Task prompt ▸ Please output the data exactly, without omitting anything.

========================================================================

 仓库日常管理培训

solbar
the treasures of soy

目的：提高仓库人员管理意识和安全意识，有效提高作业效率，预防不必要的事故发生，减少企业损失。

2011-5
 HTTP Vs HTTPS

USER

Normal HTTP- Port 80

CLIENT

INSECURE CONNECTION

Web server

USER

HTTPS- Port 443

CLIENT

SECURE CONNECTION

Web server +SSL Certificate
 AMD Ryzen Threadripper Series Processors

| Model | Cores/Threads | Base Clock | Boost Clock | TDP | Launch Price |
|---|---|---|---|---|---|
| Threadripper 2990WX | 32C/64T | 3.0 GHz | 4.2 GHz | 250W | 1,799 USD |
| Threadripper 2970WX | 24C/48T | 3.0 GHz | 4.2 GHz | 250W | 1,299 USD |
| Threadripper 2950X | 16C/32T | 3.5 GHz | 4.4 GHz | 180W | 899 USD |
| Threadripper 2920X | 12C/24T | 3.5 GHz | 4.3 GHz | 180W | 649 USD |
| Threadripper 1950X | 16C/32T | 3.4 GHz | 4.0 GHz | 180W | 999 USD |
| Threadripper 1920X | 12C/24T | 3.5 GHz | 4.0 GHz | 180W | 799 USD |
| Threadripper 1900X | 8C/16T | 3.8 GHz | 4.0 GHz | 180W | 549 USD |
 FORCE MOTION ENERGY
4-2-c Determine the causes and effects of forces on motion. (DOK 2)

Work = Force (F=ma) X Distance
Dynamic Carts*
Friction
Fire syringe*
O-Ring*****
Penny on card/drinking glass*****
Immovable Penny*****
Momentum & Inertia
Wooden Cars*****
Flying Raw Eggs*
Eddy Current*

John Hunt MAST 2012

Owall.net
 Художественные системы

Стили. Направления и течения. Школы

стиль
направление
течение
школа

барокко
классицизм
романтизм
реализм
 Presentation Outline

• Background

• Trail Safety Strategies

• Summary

========================================================================

Written response ▸
 仓库日常管理培训

solbar
the treasures of soy

目的：提高仓库人员管理意识和安全意识，有效提高作业效率，预防不必要的事故发生，减少企业损失。

2011-5
 HTTP Vs HTTPS

USER

Normal HTTP- Port 80

CLIENT

INSECURE CONNECTION

Web server

USER

HTTPS- Port 443

CLIENT

SECURE CONNECTION

Web server +SSL Certificate
 AMD Ryzen Threadripper Series Processors

| Model | Cores/Threads | Base Clock | Boost Clock | TDP | Launch Price |
|---|---|---|---|---|---|
| Threadripper 2990WX | 32C/64T | 3.0 GHz | 4.2 GHz | 250W | 1,799 USD |
| Threadripper 2970WX | 24C/48T | 3.0 GHz | 4.2 GHz | 250W | 1,299 USD |
| Threadripper 2950X | 16C/32T | 3.5 GHz | 4.4 GHz | 180W | 899 USD |
| Threadripper 2920X | 12C/24T | 3.5 GHz | 4.3 GHz | 180W | 649 USD |
| Threadripper 1950X | 16C/32T | 3.4 GHz | 4.0 GHz | 180W | 999 USD |
| Threadripper 1920X | 12C/24T | 3.5 GHz | 4.0 GHz | 180W | 799 USD |
| Threadripper 1900X | 8C/16T | 3.8 GHz | 4.0 GHz | 180W | 549 USD |
 FORCE MOTION ENERGY
4-2-c Determine the causes and effects of forces on motion. (DOK 2)

Work = Force (F=ma) X Distance
Dynamic Carts*
Friction
Fire syringe*
O-Ring*****
Penny on card/drinking glass*****
Immovable Penny*****
Momentum & Inertia
Wooden Cars*****
Flying Raw Eggs*
Eddy Current*

John Hunt MAST 2012

Owall.net
 Художественные системы

Стили. Направления и течения. Школы

стиль
направление
течение
школа

барокко
классицизм
романтизм
реализм
 Presentation Outline

• Background

• Trail Safety Strategies

• Summary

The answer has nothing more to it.